* [INPUT DATA]:
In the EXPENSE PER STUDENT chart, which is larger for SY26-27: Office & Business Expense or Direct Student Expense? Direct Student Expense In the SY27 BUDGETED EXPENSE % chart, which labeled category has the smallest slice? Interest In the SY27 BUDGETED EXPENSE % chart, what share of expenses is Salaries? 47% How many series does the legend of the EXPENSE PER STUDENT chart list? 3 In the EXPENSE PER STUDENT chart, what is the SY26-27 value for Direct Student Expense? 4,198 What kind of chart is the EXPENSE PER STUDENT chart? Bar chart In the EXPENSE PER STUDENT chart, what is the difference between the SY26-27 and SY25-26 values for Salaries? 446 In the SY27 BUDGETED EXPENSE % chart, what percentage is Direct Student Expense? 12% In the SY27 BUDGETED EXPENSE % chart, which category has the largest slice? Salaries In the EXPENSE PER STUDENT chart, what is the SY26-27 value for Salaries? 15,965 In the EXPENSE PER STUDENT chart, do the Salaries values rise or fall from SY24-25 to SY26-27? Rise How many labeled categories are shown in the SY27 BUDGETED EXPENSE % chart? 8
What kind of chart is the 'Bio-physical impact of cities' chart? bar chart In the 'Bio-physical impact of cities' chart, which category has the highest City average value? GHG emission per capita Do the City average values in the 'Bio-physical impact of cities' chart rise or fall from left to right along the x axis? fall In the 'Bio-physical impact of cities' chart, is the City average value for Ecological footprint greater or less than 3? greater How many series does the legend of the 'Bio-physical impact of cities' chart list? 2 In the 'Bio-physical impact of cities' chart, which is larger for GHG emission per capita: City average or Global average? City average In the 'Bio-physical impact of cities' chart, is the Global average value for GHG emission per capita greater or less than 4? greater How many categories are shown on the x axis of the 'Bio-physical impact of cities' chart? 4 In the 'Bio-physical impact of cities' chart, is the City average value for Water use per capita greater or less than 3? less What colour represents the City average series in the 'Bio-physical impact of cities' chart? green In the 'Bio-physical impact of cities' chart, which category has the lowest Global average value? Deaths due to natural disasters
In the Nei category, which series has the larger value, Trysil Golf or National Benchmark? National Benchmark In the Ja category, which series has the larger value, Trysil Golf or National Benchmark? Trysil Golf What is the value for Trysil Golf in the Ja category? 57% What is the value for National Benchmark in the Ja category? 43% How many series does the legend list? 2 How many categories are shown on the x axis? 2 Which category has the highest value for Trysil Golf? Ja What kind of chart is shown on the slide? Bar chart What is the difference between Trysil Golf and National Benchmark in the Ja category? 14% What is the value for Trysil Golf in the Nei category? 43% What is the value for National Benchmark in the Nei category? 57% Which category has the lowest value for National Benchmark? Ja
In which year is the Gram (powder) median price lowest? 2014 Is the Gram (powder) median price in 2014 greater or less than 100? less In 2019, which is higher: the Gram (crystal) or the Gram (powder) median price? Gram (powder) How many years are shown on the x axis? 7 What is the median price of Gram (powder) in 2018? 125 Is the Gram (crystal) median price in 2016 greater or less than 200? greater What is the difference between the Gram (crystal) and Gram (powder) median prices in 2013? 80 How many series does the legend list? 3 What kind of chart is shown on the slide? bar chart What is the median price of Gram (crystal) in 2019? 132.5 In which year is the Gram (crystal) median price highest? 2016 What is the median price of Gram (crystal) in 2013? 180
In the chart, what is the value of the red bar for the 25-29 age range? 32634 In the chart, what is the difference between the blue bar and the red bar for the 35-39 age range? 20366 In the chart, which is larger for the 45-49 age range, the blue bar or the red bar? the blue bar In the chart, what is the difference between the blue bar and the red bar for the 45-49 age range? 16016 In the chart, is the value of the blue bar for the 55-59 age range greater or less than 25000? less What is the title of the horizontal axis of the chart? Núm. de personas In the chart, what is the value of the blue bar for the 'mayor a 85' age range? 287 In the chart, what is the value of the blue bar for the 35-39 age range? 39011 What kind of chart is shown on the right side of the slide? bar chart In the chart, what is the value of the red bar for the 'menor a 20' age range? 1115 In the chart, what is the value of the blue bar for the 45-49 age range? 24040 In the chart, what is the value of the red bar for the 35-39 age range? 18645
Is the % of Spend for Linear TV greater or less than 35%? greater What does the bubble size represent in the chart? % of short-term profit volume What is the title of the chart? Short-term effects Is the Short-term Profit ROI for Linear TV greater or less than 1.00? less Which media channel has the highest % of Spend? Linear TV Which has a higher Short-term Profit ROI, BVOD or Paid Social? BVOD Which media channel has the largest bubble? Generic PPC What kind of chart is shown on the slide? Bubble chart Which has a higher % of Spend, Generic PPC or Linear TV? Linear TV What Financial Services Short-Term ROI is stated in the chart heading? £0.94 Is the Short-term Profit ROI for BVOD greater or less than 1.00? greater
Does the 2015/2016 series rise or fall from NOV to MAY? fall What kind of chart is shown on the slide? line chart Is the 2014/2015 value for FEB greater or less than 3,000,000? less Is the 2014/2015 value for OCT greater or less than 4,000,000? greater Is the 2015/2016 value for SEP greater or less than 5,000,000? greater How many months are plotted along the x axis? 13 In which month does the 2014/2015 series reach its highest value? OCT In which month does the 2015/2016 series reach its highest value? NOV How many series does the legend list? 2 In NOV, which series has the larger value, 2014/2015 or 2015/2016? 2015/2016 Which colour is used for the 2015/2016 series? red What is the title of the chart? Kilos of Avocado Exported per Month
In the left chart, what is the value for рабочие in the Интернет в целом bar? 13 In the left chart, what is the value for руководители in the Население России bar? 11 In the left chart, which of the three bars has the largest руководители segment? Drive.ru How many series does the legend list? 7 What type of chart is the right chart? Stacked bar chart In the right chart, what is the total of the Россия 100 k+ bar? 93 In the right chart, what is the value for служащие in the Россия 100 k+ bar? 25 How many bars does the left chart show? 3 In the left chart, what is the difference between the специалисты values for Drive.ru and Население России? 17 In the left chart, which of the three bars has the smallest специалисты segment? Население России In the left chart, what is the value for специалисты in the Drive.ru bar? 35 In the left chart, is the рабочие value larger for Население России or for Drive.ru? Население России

* [WHAT IS NEEDED]: Reproduce each of the entries above word for word, keeping every line as it is.

* [WRITTEN RESPONSE]:
In the EXPENSE PER STUDENT chart, which is larger for SY26-27: Office & Business Expense or Direct Student Expense? Direct Student Expense In the SY27 BUDGETED EXPENSE % chart, which labeled category has the smallest slice? Interest In the SY27 BUDGETED EXPENSE % chart, what share of expenses is Salaries? 47% How many series does the legend of the EXPENSE PER STUDENT chart list? 3 In the EXPENSE PER STUDENT chart, what is the SY26-27 value for Direct Student Expense? 4,198 What kind of chart is the EXPENSE PER STUDENT chart? Bar chart In the EXPENSE PER STUDENT chart, what is the difference between the SY26-27 and SY25-26 values for Salaries? 446 In the SY27 BUDGETED EXPENSE % chart, what percentage is Direct Student Expense? 12% In the SY27 BUDGETED EXPENSE % chart, which category has the largest slice? Salaries In the EXPENSE PER STUDENT chart, what is the SY26-27 value for Salaries? 15,965 In the EXPENSE PER STUDENT chart, do the Salaries values rise or fall from SY24-25 to SY26-27? Rise How many labeled categories are shown in the SY27 BUDGETED EXPENSE % chart? 8
What kind of chart is the 'Bio-physical impact of cities' chart? bar chart In the 'Bio-physical impact of cities' chart, which category has the highest City average value? GHG emission per capita Do the City average values in the 'Bio-physical impact of cities' chart rise or fall from left to right along the x axis? fall In the 'Bio-physical impact of cities' chart, is the City average value for Ecological footprint greater or less than 3? greater How many series does the legend of the 'Bio-physical impact of cities' chart list? 2 In the 'Bio-physical impact of cities' chart, which is larger for GHG emission per capita: City average or Global average? City average In the 'Bio-physical impact of cities' chart, is the Global average value for GHG emission per capita greater or less than 4? greater How many categories are shown on the x axis of the 'Bio-physical impact of cities' chart? 4 In the 'Bio-physical impact of cities' chart, is the City average value for Water use per capita greater or less than 3? less What colour represents the City average series in the 'Bio-physical impact of cities' chart? green In the 'Bio-physical impact of cities' chart, which category has the lowest Global average value? Deaths due to natural disasters
In the Nei category, which series has the larger value, Trysil Golf or National Benchmark? National Benchmark In the Ja category, which series has the larger value, Trysil Golf or National Benchmark? Trysil Golf What is the value for Trysil Golf in the Ja category? 57% What is the value for National Benchmark in the Ja category? 43% How many series does the legend list? 2 How many categories are shown on the x axis? 2 Which category has the highest value for Trysil Golf? Ja What kind of chart is shown on the slide? Bar chart What is the difference between Trysil Golf and National Benchmark in the Ja category? 14% What is the value for Trysil Golf in the Nei category? 43% What is the value for National Benchmark in the Nei category? 57% Which category has the lowest value for National Benchmark? Ja
In which year is the Gram (powder) median price lowest? 2014 Is the Gram (powder) median price in 2014 greater or less than 100? less In 2019, which is higher: the Gram (crystal) or the Gram (powder) median price? Gram (powder) How many years are shown on the x axis? 7 What is the median price of Gram (powder) in 2018? 125 Is the Gram (crystal) median price in 2016 greater or less than 200? greater What is the difference between the Gram (crystal) and Gram (powder) median prices in 2013? 80 How many series does the legend list? 3 What kind of chart is shown on the slide? bar chart What is the median price of Gram (crystal) in 2019? 132.5 In which year is the Gram (crystal) median price highest? 2016 What is the median price of Gram (crystal) in 2013? 180
In the chart, what is the value of the red bar for the 25-29 age range? 32634 In the chart, what is the difference between the blue bar and the red bar for the 35-39 age range? 20366 In the chart, which is larger for the 45-49 age range, the blue bar or the red bar? the blue bar In the chart, what is the difference between the blue bar and the red bar for the 45-49 age range? 16016 In the chart, is the value of the blue bar for the 55-59 age range greater or less than 25000? less What is the title of the horizontal axis of the chart? Núm. de personas In the chart, what is the value of the blue bar for the 'mayor a 85' age range? 287 In the chart, what is the value of the blue bar for the 35-39 age range? 39011 What kind of chart is shown on the right side of the slide? bar chart In the chart, what is the value of the red bar for the 'menor a 20' age range? 1115 In the chart, what is the value of the blue bar for the 45-49 age range? 24040 In the chart, what is the value of the red bar for the 35-39 age range? 18645
Is the % of Spend for Linear TV greater or less than 35%? greater What does the bubble size represent in the chart? % of short-term profit volume What is the title of the chart? Short-term effects Is the Short-term Profit ROI for Linear TV greater or less than 1.00? less Which media channel has the highest % of Spend? Linear TV Which has a higher Short-term Profit ROI, BVOD or Paid Social? BVOD Which media channel has the largest bubble? Generic PPC What kind of chart is shown on the slide? Bubble chart Which has a higher % of Spend, Generic PPC or Linear TV? Linear TV What Financial Services Short-Term ROI is stated in the chart heading? £0.94 Is the Short-term Profit ROI for BVOD greater or less than 1.00? greater
Does the 2015/2016 series rise or fall from NOV to MAY? fall What kind of chart is shown on the slide? line chart Is the 2014/2015 value for FEB greater or less than 3,000,000? less Is the 2014/2015 value for OCT greater or less than 4,000,000? greater Is the 2015/2016 value for SEP greater or less than 5,000,000? greater How many months are plotted along the x axis? 13 In which month does the 2014/2015 series reach its highest value? OCT In which month does the 2015/2016 series reach its highest value? NOV How many series does the legend list? 2 In NOV, which series has the larger value, 2014/2015 or 2015/2016? 2015/2016 Which colour is used for the 2015/2016 series? red What is the title of the chart? Kilos of Avocado Exported per Month
In the left chart, what is the value for рабочие in the Интернет в целом bar? 13 In the left chart, what is the value for руководители in the Население России bar? 11 In the left chart, which of the three bars has the largest руководители segment? Drive.ru How many series does the legend list? 7 What type of chart is the right chart? Stacked bar chart In the right chart, what is the total of the Россия 100 k+ bar? 93 In the right chart, what is the value for служащие in the Россия 100 k+ bar? 25 How many bars does the left chart show? 3 In the left chart, what is the difference between the специалисты values for Drive.ru and Население России? 17 In the left chart, which of the three bars has the smallest специалисты segment? Население России In the left chart, what is the value for специалисты in the Drive.ru bar? 35 In the left chart, is the рабочие value larger for Население России or for Drive.ru? Население России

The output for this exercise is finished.